Saved data entries
*** Begin section ***

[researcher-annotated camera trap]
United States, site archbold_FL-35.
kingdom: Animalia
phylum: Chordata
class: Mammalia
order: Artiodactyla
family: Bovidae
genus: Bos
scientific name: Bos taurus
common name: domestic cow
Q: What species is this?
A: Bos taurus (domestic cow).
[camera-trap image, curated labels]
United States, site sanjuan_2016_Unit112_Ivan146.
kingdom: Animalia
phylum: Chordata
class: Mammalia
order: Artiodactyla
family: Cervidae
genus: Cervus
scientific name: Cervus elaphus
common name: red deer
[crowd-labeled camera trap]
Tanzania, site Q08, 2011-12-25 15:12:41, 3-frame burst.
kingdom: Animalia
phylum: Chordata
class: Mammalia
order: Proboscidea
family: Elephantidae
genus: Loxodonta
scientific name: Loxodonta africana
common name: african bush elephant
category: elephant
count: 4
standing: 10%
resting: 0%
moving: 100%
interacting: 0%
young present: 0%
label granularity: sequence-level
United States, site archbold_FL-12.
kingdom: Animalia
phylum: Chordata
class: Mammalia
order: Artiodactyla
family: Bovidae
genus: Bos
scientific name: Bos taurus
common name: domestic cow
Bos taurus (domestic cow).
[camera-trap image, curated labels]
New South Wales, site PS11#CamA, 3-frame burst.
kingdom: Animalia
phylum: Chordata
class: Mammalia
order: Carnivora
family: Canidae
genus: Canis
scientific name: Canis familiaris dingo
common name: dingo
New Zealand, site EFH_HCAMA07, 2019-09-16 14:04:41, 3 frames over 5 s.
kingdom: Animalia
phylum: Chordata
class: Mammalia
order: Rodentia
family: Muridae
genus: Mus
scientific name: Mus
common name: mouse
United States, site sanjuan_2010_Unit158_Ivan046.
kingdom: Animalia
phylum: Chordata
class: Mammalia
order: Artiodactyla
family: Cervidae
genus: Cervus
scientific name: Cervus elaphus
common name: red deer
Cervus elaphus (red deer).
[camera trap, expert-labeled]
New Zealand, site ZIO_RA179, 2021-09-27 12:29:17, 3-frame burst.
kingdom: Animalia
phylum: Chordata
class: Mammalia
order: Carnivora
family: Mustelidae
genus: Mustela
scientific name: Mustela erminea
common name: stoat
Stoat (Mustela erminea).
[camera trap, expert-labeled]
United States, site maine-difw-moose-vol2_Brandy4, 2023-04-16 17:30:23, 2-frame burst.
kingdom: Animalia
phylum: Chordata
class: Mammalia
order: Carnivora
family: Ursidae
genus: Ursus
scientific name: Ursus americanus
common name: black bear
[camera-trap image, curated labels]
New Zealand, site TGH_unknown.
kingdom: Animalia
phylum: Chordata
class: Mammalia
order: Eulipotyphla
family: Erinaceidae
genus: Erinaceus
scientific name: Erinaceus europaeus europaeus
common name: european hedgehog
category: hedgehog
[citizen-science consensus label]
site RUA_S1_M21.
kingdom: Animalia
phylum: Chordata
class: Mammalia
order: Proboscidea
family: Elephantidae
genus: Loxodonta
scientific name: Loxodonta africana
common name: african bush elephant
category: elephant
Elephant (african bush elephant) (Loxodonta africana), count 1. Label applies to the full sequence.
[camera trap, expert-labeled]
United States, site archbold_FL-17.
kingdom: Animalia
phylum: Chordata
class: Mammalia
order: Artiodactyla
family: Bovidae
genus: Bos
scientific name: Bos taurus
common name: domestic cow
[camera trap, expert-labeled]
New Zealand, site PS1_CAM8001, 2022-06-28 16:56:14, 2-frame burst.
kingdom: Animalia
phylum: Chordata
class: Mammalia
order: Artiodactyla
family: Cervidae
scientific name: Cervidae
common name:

*** End section ***

● GOAL OF THE EXERCISE
Please retype all of the lines above exactly as they stand.

● EXERCISE RESPONSE
[researcher-annotated camera trap]
United States, site archbold_FL-35.
kingdom: Animalia
phylum: Chordata
class: Mammalia
order: Artiodactyla
family: Bovidae
genus: Bos
scientific name: Bos taurus
common name: domestic cow
Q: What species is this?
A: Bos taurus (domestic cow).
[camera-trap image, curated labels]
United States, site sanjuan_2016_Unit112_Ivan146.
kingdom: Animalia
phylum: Chordata
class: Mammalia
order: Artiodactyla
family: Cervidae
genus: Cervus
scientific name: Cervus elaphus
common name: red deer
[crowd-labeled camera trap]
Tanzania, site Q08, 2011-12-25 15:12:41, 3-frame burst.
kingdom: Animalia
phylum: Chordata
class: Mammalia
order: Proboscidea
family: Elephantidae
genus: Loxodonta
scientific name: Loxodonta africana
common name: african bush elephant
category: elephant
count: 4
standing: 10%
resting: 0%
moving: 100%
interacting: 0%
young present: 0%
label granularity: sequence-level
United States, site archbold_FL-12.
kingdom: Animalia
phylum: Chordata
class: Mammalia
order: Artiodactyla
family: Bovidae
genus: Bos
scientific name: Bos taurus
common name: domestic cow
Bos taurus (domestic cow).
[camera-trap image, curated labels]
New South Wales, site PS11#CamA, 3-frame burst.
kingdom: Animalia
phylum: Chordata
class: Mammalia
order: Carnivora
family: Canidae
genus: Canis
scientific name: Canis familiaris dingo
common name: dingo
New Zealand, site EFH_HCAMA07, 2019-09-16 14:04:41, 3 frames over 5 s.
kingdom: Animalia
phylum: Chordata
class: Mammalia
order: Rodentia
family: Muridae
genus: Mus
scientific name: Mus
common name: mouse
United States, site sanjuan_2010_Unit158_Ivan046.
kingdom: Animalia
phylum: Chordata
class: Mammalia
order: Artiodactyla
family: Cervidae
genus: Cervus
scientific name: Cervus elaphus
common name: red deer
Cervus elaphus (red deer).
[camera trap, expert-labeled]
New Zealand, site ZIO_RA179, 2021-09-27 12:29:17, 3-frame burst.
kingdom: Animalia
phylum: Chordata
class: Mammalia
order: Carnivora
family: Mustelidae
genus: Mustela
scientific name: Mustela erminea
common name: stoat
Stoat (Mustela erminea).
[camera trap, expert-labeled]
United States, site maine-difw-moose-vol2_Brandy4, 2023-04-16 17:30:23, 2-frame burst.
kingdom: Animalia
phylum: Chordata
class: Mammalia
order: Carnivora
family: Ursidae
genus: Ursus
scientific name: Ursus americanus
common name: black bear
[camera-trap image, curated labels]
New Zealand, site TGH_unknown.
kingdom: Animalia
phylum: Chordata
class: Mammalia
order: Eulipotyphla
family: Erinaceidae
genus: Erinaceus
scientific name: Erinaceus europaeus europaeus
common name: european hedgehog
category: hedgehog
[citizen-science consensus label]
site RUA_S1_M21.
kingdom: Animalia
phylum: Chordata
class: Mammalia
order: Proboscidea
family: Elephantidae
genus: Loxodonta
scientific name: Loxodonta africana
common name: african bush elephant
category: elephant
Elephant (african bush elephant) (Loxodonta africana), count 1. Label applies to the full sequence.
[camera trap, expert-labeled]
United States, site archbold_FL-17.
kingdom: Animalia
phylum: Chordata
class: Mammalia
order: Artiodactyla
family: Bovidae
genus: Bos
scientific name: Bos taurus
common name: domestic cow
[camera trap, expert-labeled]
New Zealand, site PS1_CAM8001, 2022-06-28 16:56:14, 2-frame burst.
kingdom: Animalia
phylum: Chordata
class: Mammalia
order: Artiodactyla
family: Cervidae
scientific name: Cervidae
common name:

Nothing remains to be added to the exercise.